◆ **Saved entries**
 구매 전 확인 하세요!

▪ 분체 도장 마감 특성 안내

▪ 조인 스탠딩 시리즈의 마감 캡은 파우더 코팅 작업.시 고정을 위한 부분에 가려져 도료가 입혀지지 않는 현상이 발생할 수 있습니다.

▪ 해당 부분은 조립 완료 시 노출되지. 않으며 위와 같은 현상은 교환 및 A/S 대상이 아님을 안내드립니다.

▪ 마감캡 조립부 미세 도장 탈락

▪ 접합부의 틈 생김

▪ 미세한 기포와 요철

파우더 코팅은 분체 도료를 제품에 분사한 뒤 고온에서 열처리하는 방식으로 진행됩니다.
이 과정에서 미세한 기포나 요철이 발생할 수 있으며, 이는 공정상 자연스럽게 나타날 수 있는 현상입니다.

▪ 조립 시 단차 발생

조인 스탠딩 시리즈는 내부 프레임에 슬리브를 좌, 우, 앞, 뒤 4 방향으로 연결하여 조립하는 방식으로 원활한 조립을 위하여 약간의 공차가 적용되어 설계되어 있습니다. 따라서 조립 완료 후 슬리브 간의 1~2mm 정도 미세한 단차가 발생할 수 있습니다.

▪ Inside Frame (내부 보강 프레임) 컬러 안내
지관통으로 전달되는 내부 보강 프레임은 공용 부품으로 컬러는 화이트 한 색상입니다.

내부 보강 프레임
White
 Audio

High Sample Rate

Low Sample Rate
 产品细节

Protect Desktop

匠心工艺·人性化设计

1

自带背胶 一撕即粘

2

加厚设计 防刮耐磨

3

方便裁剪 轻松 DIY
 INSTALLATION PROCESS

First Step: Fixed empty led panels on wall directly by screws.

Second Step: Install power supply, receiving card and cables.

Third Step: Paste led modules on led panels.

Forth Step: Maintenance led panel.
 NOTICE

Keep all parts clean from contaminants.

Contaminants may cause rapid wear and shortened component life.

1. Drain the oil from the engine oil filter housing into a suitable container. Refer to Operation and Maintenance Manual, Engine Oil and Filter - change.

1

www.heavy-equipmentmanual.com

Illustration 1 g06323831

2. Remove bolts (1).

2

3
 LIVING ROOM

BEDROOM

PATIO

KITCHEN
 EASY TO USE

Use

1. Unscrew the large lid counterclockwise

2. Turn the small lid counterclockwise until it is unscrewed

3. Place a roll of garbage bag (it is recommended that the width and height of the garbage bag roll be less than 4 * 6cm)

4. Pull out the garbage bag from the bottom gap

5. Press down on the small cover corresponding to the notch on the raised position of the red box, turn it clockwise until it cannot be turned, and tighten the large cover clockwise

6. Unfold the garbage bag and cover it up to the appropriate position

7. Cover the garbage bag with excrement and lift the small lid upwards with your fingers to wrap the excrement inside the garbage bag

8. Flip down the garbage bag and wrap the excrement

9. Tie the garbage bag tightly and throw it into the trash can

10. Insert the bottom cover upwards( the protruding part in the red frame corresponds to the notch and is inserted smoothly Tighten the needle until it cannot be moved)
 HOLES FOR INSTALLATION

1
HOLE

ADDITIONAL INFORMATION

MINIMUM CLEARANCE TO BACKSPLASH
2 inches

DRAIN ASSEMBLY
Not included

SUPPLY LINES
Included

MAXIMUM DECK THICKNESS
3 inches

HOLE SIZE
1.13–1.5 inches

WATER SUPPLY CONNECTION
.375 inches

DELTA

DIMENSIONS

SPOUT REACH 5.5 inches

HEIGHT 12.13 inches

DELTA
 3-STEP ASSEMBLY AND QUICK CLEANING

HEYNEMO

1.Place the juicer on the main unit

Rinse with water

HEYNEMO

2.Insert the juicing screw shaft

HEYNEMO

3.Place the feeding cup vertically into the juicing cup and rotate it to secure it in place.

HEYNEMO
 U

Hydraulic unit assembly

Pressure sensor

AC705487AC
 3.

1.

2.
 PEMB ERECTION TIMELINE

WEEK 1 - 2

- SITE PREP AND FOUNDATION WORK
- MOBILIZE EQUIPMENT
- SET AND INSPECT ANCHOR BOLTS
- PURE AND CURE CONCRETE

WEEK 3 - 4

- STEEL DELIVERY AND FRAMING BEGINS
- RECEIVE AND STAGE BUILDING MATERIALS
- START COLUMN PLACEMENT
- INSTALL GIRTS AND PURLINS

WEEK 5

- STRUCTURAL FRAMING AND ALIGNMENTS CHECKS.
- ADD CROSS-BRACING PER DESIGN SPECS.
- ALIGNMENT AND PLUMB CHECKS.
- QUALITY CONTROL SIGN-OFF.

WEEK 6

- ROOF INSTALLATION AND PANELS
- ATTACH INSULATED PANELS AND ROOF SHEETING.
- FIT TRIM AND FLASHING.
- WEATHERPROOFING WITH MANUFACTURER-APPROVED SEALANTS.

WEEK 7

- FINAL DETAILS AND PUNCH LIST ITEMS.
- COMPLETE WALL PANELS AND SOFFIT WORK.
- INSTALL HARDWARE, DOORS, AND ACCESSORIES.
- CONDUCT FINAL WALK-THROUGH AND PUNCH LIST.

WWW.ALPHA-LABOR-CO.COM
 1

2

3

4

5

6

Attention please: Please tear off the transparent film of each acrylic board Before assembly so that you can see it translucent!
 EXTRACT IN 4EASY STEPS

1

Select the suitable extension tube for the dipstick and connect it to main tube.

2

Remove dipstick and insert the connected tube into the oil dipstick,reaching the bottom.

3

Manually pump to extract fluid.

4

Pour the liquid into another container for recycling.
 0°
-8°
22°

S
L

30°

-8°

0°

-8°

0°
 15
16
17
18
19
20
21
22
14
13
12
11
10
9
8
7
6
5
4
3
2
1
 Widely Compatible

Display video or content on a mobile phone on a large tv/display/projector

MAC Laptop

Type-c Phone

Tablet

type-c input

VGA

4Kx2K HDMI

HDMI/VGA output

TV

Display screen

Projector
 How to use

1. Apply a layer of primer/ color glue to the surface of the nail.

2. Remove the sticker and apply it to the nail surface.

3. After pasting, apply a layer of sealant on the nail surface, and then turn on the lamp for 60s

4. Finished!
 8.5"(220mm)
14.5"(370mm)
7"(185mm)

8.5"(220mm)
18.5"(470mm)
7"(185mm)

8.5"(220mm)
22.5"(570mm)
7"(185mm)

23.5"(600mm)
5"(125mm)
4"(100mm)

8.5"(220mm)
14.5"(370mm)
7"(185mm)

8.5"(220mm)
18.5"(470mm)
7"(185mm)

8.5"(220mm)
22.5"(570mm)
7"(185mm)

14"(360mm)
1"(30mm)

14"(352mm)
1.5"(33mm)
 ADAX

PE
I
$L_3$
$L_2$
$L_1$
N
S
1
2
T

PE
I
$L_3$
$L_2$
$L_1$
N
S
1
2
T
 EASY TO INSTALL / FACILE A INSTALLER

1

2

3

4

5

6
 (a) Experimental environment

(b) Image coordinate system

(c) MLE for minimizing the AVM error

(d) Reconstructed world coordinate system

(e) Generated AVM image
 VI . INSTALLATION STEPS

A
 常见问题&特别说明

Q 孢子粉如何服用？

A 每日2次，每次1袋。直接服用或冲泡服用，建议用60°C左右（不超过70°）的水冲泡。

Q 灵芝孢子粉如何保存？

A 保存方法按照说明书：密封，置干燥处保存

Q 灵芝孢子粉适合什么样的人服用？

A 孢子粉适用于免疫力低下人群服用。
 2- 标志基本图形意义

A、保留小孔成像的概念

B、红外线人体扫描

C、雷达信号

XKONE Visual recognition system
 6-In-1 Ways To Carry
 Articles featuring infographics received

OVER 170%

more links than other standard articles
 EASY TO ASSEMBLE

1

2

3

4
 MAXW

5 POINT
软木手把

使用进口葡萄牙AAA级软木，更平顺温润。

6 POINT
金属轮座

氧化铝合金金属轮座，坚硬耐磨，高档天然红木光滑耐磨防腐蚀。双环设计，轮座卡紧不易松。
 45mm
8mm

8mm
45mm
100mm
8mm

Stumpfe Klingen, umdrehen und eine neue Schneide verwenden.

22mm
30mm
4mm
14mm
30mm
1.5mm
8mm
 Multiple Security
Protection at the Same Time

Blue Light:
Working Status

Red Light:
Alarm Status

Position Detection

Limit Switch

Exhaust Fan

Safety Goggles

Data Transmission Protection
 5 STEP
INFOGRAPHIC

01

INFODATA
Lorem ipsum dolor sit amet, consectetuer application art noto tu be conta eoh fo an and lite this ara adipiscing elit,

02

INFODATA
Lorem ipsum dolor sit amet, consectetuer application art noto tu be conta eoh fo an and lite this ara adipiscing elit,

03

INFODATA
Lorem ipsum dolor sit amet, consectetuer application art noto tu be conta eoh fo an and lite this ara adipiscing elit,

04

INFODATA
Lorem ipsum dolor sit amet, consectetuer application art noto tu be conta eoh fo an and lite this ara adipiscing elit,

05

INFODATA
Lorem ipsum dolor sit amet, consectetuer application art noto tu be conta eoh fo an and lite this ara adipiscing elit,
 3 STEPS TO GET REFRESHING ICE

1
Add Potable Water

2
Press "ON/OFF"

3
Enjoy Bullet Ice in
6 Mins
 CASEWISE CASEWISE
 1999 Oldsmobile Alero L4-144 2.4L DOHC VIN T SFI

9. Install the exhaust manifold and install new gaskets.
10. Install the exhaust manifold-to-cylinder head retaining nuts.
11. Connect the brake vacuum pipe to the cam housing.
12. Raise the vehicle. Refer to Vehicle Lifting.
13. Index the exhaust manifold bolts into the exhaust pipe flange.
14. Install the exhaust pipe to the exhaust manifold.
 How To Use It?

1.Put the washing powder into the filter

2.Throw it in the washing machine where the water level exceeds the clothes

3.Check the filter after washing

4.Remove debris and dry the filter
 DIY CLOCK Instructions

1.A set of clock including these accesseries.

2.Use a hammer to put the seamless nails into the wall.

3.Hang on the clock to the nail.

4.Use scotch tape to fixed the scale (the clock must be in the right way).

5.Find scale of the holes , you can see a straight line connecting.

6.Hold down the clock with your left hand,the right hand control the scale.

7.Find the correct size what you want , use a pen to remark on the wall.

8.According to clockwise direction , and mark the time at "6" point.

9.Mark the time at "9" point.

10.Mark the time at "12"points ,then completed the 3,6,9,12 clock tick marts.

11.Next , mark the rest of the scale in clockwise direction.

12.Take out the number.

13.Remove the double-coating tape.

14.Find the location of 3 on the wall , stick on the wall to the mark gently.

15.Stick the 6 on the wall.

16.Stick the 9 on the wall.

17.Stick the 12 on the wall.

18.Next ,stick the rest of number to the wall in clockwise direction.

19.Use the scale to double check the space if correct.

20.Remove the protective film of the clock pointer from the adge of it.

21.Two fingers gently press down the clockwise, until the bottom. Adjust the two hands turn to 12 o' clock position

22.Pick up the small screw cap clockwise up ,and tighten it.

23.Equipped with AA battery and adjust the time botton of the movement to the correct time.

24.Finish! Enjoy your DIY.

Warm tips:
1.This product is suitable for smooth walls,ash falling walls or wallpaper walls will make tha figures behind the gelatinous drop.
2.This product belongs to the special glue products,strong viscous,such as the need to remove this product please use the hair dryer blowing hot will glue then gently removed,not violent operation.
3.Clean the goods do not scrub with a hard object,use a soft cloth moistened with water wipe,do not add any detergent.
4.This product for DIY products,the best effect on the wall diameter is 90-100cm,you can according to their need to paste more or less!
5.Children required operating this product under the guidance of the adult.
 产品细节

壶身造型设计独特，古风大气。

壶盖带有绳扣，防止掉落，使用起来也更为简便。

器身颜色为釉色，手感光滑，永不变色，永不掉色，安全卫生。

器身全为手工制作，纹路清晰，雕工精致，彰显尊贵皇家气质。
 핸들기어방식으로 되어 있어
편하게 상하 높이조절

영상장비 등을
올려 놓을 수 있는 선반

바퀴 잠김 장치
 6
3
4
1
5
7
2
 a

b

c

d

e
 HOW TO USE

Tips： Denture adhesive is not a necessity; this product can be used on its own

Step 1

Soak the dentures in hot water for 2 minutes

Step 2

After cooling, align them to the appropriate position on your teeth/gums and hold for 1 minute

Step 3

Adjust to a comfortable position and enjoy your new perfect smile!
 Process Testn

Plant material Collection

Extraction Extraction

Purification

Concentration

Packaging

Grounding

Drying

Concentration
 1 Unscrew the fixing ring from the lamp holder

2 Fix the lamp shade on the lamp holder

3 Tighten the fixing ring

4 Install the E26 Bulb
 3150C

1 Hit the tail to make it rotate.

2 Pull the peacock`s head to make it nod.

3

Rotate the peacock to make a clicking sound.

◆ **PROBLEM**
Copy each line above that has the word "filter".

◆ **TASK OUTPUT**
1. Drain the oil from the engine oil filter housing into a suitable container. Refer to Operation and Maintenance Manual, Engine Oil and Filter - change.
1.Put the washing powder into the filter
3.Check the filter after washing
4.Remove debris and dry the filter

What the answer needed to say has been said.